おそらく元ネタはSmells like teens spiritとRape meあたりか。サビのカッティングや、申し訳程度の「ヘーイ」アウトした不思議な単音フレーズなど濃厚なニルヴァーナ臭を感じる。
バンドメンバー募集サイトが「プロ志向・当方ギターボーカル、Nirvanaのようなロックをやりたいです」というような書き込みで溢れていることからわかるように。健康的にネガティブな日本人男子はギターを持つとカートに憧れがち。よってみながこぞってNirvana風の曲を作っては劣化コピーバンドと化すのである。ちなみにNirvanaを踏襲して成功した邦楽ロックバンドはいまだ一つとしてない。
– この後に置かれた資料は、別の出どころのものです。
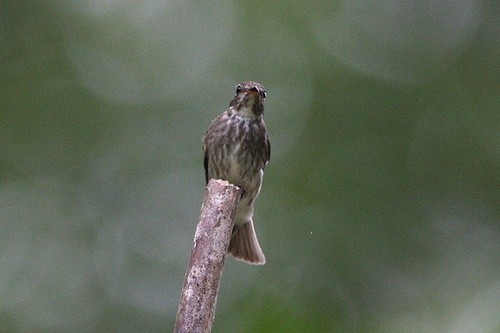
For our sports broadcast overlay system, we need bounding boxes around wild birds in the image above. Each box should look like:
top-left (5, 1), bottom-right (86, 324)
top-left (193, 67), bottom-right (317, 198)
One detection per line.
top-left (202, 80), bottom-right (271, 265)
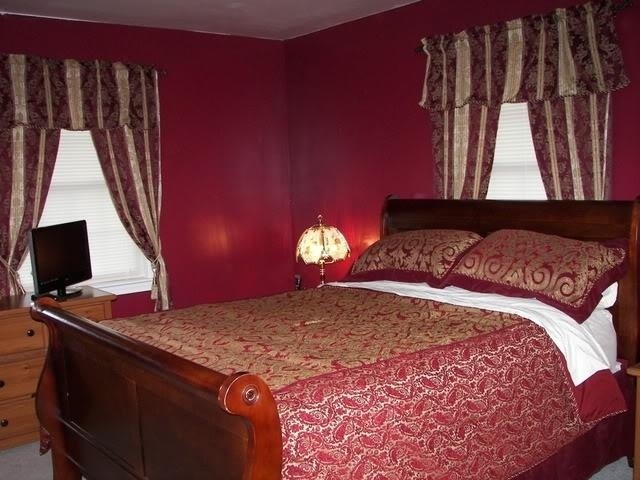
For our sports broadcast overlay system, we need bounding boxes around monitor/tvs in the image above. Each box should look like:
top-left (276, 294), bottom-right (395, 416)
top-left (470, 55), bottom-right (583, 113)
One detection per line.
top-left (30, 219), bottom-right (92, 302)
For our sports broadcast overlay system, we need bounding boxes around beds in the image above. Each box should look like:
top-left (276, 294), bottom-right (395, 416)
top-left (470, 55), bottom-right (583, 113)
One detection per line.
top-left (431, 226), bottom-right (630, 325)
top-left (28, 192), bottom-right (639, 480)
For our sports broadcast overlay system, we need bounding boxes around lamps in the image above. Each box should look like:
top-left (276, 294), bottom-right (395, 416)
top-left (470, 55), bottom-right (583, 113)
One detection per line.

その点このプレデターズは作詞作曲が山中さわおなので、ニルヴァーナに寄せても寄せてもどうしてもピロウズの色が出てしまう。歌詞なんかもう、さわおが一生懸命凶暴な歌詞を書こうとしてかわいくなってる感じが最高。チワワがオオカミのマネして一生懸命吠えているかのようである。
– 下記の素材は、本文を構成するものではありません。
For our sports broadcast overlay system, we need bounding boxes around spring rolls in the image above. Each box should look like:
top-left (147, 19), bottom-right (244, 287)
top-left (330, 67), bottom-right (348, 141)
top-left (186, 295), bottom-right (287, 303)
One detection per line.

ただのNirvana追っかけバンドでは聴いてる方も退屈なのである。「あ、Nirvana好きなんだな」と思えるような要素と、それを上回る個人の個性が必要なのだ。
でも笑えるほどニルヴァーナ
まんまIn Bloomだ。
THE PREDATORSは、本元の音楽活動の延長線上であるため、メンバーとしては遊び感覚の意識が強い活動であるとされる。
サウンドは、3人が好きなニルヴァーナを意識しており、ライブではカバー曲も演奏している。
この開き直ったカバーっぷり。完全に上記の"遊び"部分だ。サビだけ唐突にさわやかなのが小憎い。
ちなみにカバーはこんな感じ。さわおはBreedがお気に入りらしい。
さわお上手い。むしろラリってない分カートよりさわおの方がしっかり演奏してる。結局丸々コピーでもサワオが歌ってる時点でピロウズ感が抜けない。
逆にニルヴァーナ成分を抜くとリードギターの真鍋を抜いてドラムを重くしたただのピロウズになる。おそるべし。
やはり本業のような気負いなくやれる分二次活動は楽しいのか、ライブ映像やインタビューからは普段よりもっとイキイキした三人が見られる。JIRO良い人っぽいしね。
ピロウズ好きは「ああ、さわお楽しそう…」でハッピーになれるし、ニルヴァーナ好きは「あ、ここニルヴァーナだ!」と細部に溢れた遊び心が嬉しい楽しい。両バンド共に大好きな人にはたまらないバンドだ。
THE PREDATORS、きっと喜ばれるのでニルヴァーナもしくはピロウズ好きの友人に是非教えてあげてくれ。